In het nieuws over de wasbeer komt steeds weer naar voren dat ze gevaarlijke ziektes kunnen overdragen op de mens. Het gevaar daarvoor wordt wel heel schromelijk overdreven. Wasberen hebben vaak een spoelworm (Baylisascaris procyonis) bij zich, die via hun uitwerpselen (in zandbakken bijvoorbeeld) ook in de mens terecht kan komen, wat in ernstige gevallen tot de dood kan leiden. Dat komt weliswaar voor, maar het risico is uitermate gering. In de Verenigde Staten, waar wasberen in veel steden heel gewoon zijn, waren tot 2018 slechts 23 gevallen bekend geworden; daarvan stierven zegge en schrijven zes patiënten. Op een bevolking van 325 miljoen mensen! Omgerekend naar Nederland, als overal in het land wasberen zouden voorkomen, zou dat over een periode van 100 jaar (!) 2,9 besmettingen kunnen opleveren en 0,75 doden. Er zijn veel ziektes die je gemakkelijker kunt krijgen van wilde dieren en huisdieren. En de jackpot win je ook veel gemakkelijker! Overige ziektes en parasieten dragen de wasberen niet bij zich, zie ook DWHC [https://www.dwhc.nl/onderzoek-wbh-wb/]

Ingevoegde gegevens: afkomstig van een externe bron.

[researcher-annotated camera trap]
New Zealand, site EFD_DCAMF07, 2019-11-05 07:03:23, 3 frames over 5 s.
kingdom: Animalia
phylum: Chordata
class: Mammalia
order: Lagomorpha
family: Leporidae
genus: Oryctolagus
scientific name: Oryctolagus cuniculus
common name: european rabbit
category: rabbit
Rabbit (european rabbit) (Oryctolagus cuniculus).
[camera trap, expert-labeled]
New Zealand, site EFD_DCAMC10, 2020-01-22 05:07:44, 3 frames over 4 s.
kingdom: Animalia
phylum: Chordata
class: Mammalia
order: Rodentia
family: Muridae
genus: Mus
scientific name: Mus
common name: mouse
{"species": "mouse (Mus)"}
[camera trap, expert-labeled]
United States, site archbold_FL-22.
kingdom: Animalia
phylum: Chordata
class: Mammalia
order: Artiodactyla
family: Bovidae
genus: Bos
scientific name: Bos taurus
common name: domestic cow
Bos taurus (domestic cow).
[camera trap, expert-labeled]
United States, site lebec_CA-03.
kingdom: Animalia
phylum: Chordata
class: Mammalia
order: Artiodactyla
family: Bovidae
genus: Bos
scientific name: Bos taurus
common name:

Laat het duidelijk zijn, niemand staat te wachten op de komst van de volgende 'exoot' in de natuur, maar we moeten wel oog hebben voor de realiteit. Daarom is het doen van onderzoek naar mogelijke gevaren van zulke exoten beter dan het roepen dat exoten een groot probleem vormen. De realiteit van de wasbeer is, dat zijn komst onvermijdelijk is. In Duitsland begon de bestrijding van wasberen al in 1954, maar dat heeft hun uitbreiding niet kunnen stopzetten.  We hoeven dus geen heil te zoeken in het geweer. We zullen gewoon aan wasberen moeten wennen, net zoals we aan zoveel andere exoten gewend zijn geraakt. Het beste wat we kunnen doen om nieuwe exoten te voorkomen, is het aanpakken van de bron: vang exoten weg bij een ontsnapping, en beperk de handel en het houden van potentieel schadelijke exotische huisdieren.